*Provided records*.
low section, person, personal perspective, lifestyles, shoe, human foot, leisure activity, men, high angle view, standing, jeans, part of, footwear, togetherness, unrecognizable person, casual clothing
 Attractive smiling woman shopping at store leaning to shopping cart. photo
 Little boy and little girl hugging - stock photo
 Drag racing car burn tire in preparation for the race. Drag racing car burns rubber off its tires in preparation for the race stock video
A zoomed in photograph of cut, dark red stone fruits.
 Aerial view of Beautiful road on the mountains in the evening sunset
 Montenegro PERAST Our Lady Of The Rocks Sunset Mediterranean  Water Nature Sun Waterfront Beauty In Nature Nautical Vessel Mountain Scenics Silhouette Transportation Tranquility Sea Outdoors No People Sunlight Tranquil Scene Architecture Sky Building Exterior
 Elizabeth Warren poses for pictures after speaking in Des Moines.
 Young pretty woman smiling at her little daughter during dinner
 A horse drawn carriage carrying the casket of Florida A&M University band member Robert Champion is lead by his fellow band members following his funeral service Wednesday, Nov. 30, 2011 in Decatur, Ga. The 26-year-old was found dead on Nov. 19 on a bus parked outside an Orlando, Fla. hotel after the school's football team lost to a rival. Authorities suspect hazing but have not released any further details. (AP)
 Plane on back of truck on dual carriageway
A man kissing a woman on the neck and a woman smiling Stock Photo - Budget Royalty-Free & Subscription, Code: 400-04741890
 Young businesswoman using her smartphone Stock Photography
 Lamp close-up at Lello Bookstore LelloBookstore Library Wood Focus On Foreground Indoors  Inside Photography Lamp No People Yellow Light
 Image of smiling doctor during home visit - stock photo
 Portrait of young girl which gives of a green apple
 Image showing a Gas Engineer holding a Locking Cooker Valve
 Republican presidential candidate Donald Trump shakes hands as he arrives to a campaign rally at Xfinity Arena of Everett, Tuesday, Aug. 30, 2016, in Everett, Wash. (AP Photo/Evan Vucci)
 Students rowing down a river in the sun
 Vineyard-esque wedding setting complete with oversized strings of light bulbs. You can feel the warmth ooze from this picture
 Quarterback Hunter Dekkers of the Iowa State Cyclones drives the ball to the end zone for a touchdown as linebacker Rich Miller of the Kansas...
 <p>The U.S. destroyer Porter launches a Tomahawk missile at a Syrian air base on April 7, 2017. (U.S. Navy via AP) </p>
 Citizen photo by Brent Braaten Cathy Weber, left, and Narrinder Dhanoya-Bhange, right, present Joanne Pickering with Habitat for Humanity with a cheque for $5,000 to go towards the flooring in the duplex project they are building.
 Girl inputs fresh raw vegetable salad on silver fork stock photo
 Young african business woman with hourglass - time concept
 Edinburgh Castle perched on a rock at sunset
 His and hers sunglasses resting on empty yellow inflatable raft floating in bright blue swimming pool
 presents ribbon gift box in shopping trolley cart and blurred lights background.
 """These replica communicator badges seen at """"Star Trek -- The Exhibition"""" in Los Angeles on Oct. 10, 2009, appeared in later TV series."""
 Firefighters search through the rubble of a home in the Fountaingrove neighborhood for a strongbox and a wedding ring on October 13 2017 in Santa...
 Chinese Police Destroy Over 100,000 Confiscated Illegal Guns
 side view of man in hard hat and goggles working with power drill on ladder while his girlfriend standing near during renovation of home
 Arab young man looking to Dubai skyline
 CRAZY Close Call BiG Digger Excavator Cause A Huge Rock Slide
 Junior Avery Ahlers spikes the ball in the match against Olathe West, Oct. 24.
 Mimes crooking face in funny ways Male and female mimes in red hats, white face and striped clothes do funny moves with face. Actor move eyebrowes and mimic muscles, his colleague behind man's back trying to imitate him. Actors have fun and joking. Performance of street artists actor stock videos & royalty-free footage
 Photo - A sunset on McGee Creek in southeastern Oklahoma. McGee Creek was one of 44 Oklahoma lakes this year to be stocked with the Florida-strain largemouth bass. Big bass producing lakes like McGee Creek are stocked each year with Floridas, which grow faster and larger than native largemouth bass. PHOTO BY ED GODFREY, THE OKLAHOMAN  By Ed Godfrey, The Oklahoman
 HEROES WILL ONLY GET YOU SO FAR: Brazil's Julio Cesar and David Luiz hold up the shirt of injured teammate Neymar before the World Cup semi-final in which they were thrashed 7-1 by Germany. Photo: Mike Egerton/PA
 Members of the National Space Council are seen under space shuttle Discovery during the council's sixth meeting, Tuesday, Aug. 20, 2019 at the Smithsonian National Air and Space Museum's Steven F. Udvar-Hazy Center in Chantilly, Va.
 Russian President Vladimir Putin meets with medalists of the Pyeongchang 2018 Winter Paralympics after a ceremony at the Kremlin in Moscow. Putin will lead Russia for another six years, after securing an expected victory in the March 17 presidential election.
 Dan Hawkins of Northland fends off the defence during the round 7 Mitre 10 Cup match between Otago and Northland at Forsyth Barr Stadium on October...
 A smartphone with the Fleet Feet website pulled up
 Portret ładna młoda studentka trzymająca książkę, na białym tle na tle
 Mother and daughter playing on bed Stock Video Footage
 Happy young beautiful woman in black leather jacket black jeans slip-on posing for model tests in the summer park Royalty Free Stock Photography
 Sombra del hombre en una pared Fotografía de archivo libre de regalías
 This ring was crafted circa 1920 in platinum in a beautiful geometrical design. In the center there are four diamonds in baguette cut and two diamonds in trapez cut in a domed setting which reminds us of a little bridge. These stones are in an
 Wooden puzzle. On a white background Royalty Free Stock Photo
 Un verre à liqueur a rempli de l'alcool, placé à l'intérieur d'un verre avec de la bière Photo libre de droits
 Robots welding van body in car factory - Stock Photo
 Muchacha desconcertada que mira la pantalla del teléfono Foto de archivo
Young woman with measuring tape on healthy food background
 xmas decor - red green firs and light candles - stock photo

*Work instructions*. Each record above must be output without any alteration.

*Answer space*.
low section, person, personal perspective, lifestyles, shoe, human foot, leisure activity, men, high angle view, standing, jeans, part of, footwear, togetherness, unrecognizable person, casual clothing
 Attractive smiling woman shopping at store leaning to shopping cart. photo
 Little boy and little girl hugging - stock photo
 Drag racing car burn tire in preparation for the race. Drag racing car burns rubber off its tires in preparation for the race stock video
A zoomed in photograph of cut, dark red stone fruits.
 Aerial view of Beautiful road on the mountains in the evening sunset
 Montenegro PERAST Our Lady Of The Rocks Sunset Mediterranean  Water Nature Sun Waterfront Beauty In Nature Nautical Vessel Mountain Scenics Silhouette Transportation Tranquility Sea Outdoors No People Sunlight Tranquil Scene Architecture Sky Building Exterior
 Elizabeth Warren poses for pictures after speaking in Des Moines.
 Young pretty woman smiling at her little daughter during dinner
 A horse drawn carriage carrying the casket of Florida A&M University band member Robert Champion is lead by his fellow band members following his funeral service Wednesday, Nov. 30, 2011 in Decatur, Ga. The 26-year-old was found dead on Nov. 19 on a bus parked outside an Orlando, Fla. hotel after the school's football team lost to a rival. Authorities suspect hazing but have not released any further details. (AP)
 Plane on back of truck on dual carriageway
A man kissing a woman on the neck and a woman smiling Stock Photo - Budget Royalty-Free & Subscription, Code: 400-04741890
 Young businesswoman using her smartphone Stock Photography
 Lamp close-up at Lello Bookstore LelloBookstore Library Wood Focus On Foreground Indoors  Inside Photography Lamp No People Yellow Light
 Image of smiling doctor during home visit - stock photo
 Portrait of young girl which gives of a green apple
 Image showing a Gas Engineer holding a Locking Cooker Valve
 Republican presidential candidate Donald Trump shakes hands as he arrives to a campaign rally at Xfinity Arena of Everett, Tuesday, Aug. 30, 2016, in Everett, Wash. (AP Photo/Evan Vucci)
 Students rowing down a river in the sun
 Vineyard-esque wedding setting complete with oversized strings of light bulbs. You can feel the warmth ooze from this picture
 Quarterback Hunter Dekkers of the Iowa State Cyclones drives the ball to the end zone for a touchdown as linebacker Rich Miller of the Kansas...
 <p>The U.S. destroyer Porter launches a Tomahawk missile at a Syrian air base on April 7, 2017. (U.S. Navy via AP) </p>
 Citizen photo by Brent Braaten Cathy Weber, left, and Narrinder Dhanoya-Bhange, right, present Joanne Pickering with Habitat for Humanity with a cheque for $5,000 to go towards the flooring in the duplex project they are building.
 Girl inputs fresh raw vegetable salad on silver fork stock photo
 Young african business woman with hourglass - time concept
 Edinburgh Castle perched on a rock at sunset
 His and hers sunglasses resting on empty yellow inflatable raft floating in bright blue swimming pool
 presents ribbon gift box in shopping trolley cart and blurred lights background.
 """These replica communicator badges seen at """"Star Trek -- The Exhibition"""" in Los Angeles on Oct. 10, 2009, appeared in later TV series."""
 Firefighters search through the rubble of a home in the Fountaingrove neighborhood for a strongbox and a wedding ring on October 13 2017 in Santa...
 Chinese Police Destroy Over 100,000 Confiscated Illegal Guns
 side view of man in hard hat and goggles working with power drill on ladder while his girlfriend standing near during renovation of home
 Arab young man looking to Dubai skyline
 CRAZY Close Call BiG Digger Excavator Cause A Huge Rock Slide
 Junior Avery Ahlers spikes the ball in the match against Olathe West, Oct. 24.
 Mimes crooking face in funny ways Male and female mimes in red hats, white face and striped clothes do funny moves with face. Actor move eyebrowes and mimic muscles, his colleague behind man's back trying to imitate him. Actors have fun and joking. Performance of street artists actor stock videos & royalty-free footage
 Photo - A sunset on McGee Creek in southeastern Oklahoma. McGee Creek was one of 44 Oklahoma lakes this year to be stocked with the Florida-strain largemouth bass. Big bass producing lakes like McGee Creek are stocked each year with Floridas, which grow faster and larger than native largemouth bass. PHOTO BY ED GODFREY, THE OKLAHOMAN  By Ed Godfrey, The Oklahoman
 HEROES WILL ONLY GET YOU SO FAR: Brazil's Julio Cesar and David Luiz hold up the shirt of injured teammate Neymar before the World Cup semi-final in which they were thrashed 7-1 by Germany. Photo: Mike Egerton/PA
 Members of the National Space Council are seen under space shuttle Discovery during the council's sixth meeting, Tuesday, Aug. 20, 2019 at the Smithsonian National Air and Space Museum's Steven F. Udvar-Hazy Center in Chantilly, Va.
 Russian President Vladimir Putin meets with medalists of the Pyeongchang 2018 Winter Paralympics after a ceremony at the Kremlin in Moscow. Putin will lead Russia for another six years, after securing an expected victory in the March 17 presidential election.
 Dan Hawkins of Northland fends off the defence during the round 7 Mitre 10 Cup match between Otago and Northland at Forsyth Barr Stadium on October...
 A smartphone with the Fleet Feet website pulled up
 Portret ładna młoda studentka trzymająca książkę, na białym tle na tle
 Mother and daughter playing on bed Stock Video Footage
 Happy young beautiful woman in black leather jacket black jeans slip-on posing for model tests in the summer park Royalty Free Stock Photography
 Sombra del hombre en una pared Fotografía de archivo libre de regalías
 This ring was crafted circa 1920 in platinum in a beautiful geometrical design. In the center there are four diamonds in baguette cut and two diamonds in trapez cut in a domed setting which reminds us of a little bridge. These stones are in an
 Wooden puzzle. On a white background Royalty Free Stock Photo
 Un verre à liqueur a rempli de l'alcool, placé à l'intérieur d'un verre avec de la bière Photo libre de droits
 Robots welding van body in car factory - Stock Photo
 Muchacha desconcertada que mira la pantalla del teléfono Foto de archivo
Young woman with measuring tape on healthy food background
 xmas decor - red green firs and light candles - stock photo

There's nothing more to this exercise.